Football League test matches
- Organising body: The Football League
- Founded: 1893
- Abolished: 1898
- Region: England
- Number of teams: 6 (1893–95) 4 (1896–98)

= Football League test matches =

Football League test matches were a series of post-season football play-off matches organised by the Football League, to determine the membership of each division, between the worst finishers of the First Division and the best of the Second Division. They were first contested at the end of the 1892–93 season, following the inaugural season of the Second Division, and were replaced with automatic promotion and relegation from 1898–99.

Unlike the modern-day English Football League play-offs, which is only contested between the four teams below the automatic promotion places in each division, test matches involved the bottom teams of the First Division and the top teams of the Second Division going head-to-head.

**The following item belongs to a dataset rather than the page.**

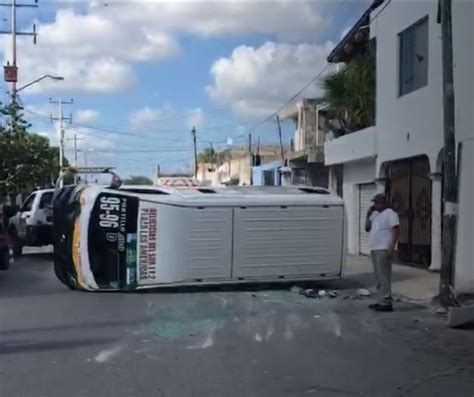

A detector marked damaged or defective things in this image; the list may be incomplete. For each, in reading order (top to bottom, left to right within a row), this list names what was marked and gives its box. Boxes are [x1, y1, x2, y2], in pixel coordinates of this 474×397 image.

overturned white van [53, 183, 346, 290]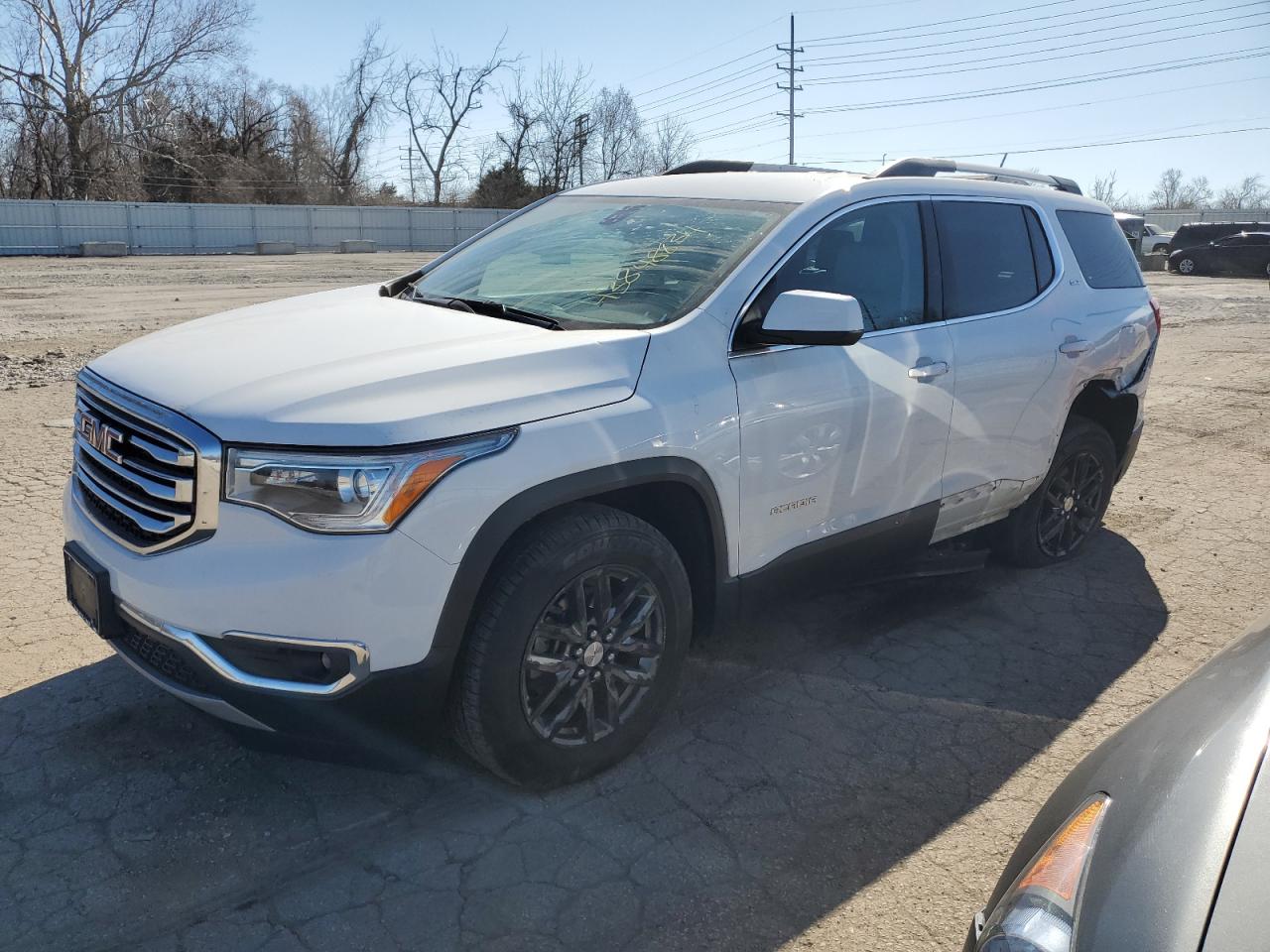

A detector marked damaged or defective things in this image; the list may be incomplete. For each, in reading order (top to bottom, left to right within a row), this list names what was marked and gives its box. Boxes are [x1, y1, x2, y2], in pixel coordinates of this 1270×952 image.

This meant that the Second Division champions were not guaranteed top-flight football, as was the case with Small Heath in 1893. On no occasion has all of the Second Division and First Division sides been either respectively promoted and relegated or remained in the same division in any season through this system.

From 1893 to 1895, six teams competed for three places in the top division. Each team played one match against the corresponding team from the other division (Second Division champions versus the bottom First Division side, and so on) at a neutral venue, usually close to the designated home team. The winners of each game were considered for election for First Division membership for the following season, whilst the losers were invited to the Second Division.

From 1896 until 1898, the series was revamped with into a mini league format, with four teams competing for two First Division places. The Second Division sides played both First Division teams on a home-and-away basis. When the proceedings have concluded, the top two finishers were elected into the First Division and the bottom two were invited to the Second Division for the following season. As the 1898–99 First Division was expanded to include two more teams, the 1898 test match series was ultimately a dead rubber as all four competing teams were elected into the top tier.

== List of test matches ==
=== 1893 ===

Newton Heath remain in the First Division, Small Heath remain in the Second Division.

Darwen elected to the First Division, Notts County invited to the Second Division.

Sheffield United elected to the First Division, Accrington invited to the Second Division.

=== 1894 ===

Liverpool elected to the First Division, Newton Heath invited to the Second Division.

Small Heath elected to the First Division, Darwen invited to the Second Division.

Preston North End remain in the First Division, Notts County remain in the Second Division.

=== 1895 ===

Bury elected to the First Division, Liverpool invited to the Second Division.

Derby County remain in the First Division, Notts County remain in the Second Division.

Stoke remain in the First Division, Newton Heath remain in the Second Division.

=== 1896 ===

==== Table ====

| Pos. | Team | Pld. | W | D | L | F | A | Pts. |
|---|---|---|---|---|---|---|---|---|
| 1 | Liverpool | 4 | 2 | 1 | 1 | 6 | 2 | 5 |
| 2 | West Bromwich Albion | 4 | 2 | 1 | 1 | 9 | 4 | 5 |
| 3 | Small Heath | 4 | 1 | 1 | 2 | 8 | 7 | 3 |
| 4 | Manchester City | 4 | 1 | 1 | 2 | 5 | 15 | 3 |

| Key | Note |
|---|---|
| Bold | Second Division champions |
| Italic | Second Division team |
|  | Elected to play in the First Division |
|  | Invited to play in the Second Division |

=== 1897 ===

==== Table ====

| Pos. | Team | Pld. | W | D | L | F | A | Pts. |
|---|---|---|---|---|---|---|---|---|
| 1 | Notts County | 4 | 2 | 2 | 0 | 3 | 1 | 6 |
| 2 | Sunderland | 4 | 1 | 2 | 1 | 3 | 2 | 4 |
| 3 | Burnley | 4 | 1 | 1 | 2 | 3 | 4 | 3 |
| 4 | Newton Heath | 4 | 1 | 1 | 2 | 3 | 5 | 3 |

| Key | Note |
|---|---|
| Bold | Second Division champions |
| Italic | Second Division team |
|  | Elected to play in the First Division |
|  | Invited to play in the Second Division |

=== 1898 ===

==== Table ====

| Pos. | Team | Pld. | W | D | L | F | A | Pts. |
|---|---|---|---|---|---|---|---|---|
| 1 | Stoke | 4 | 2 | 1 | 1 | 4 | 2 | 5 |
| 2 | Burnley | 4 | 2 | 1 | 1 | 5 | 3 | 5 |
| 3 | Newcastle United | 4 | 2 | 0 | 2 | 9 | 6 | 4 |
| 4 | Blackburn Rovers | 4 | 1 | 0 | 3 | 5 | 12 | 2 |

| Key | Note |
|---|---|
| Bold | Second Division champions |
| Italic | Second Division team |
|  | Elected to play in the First Division |

All teams were elected to the 1898–99 Football League First Division as the league was expanded by two teams.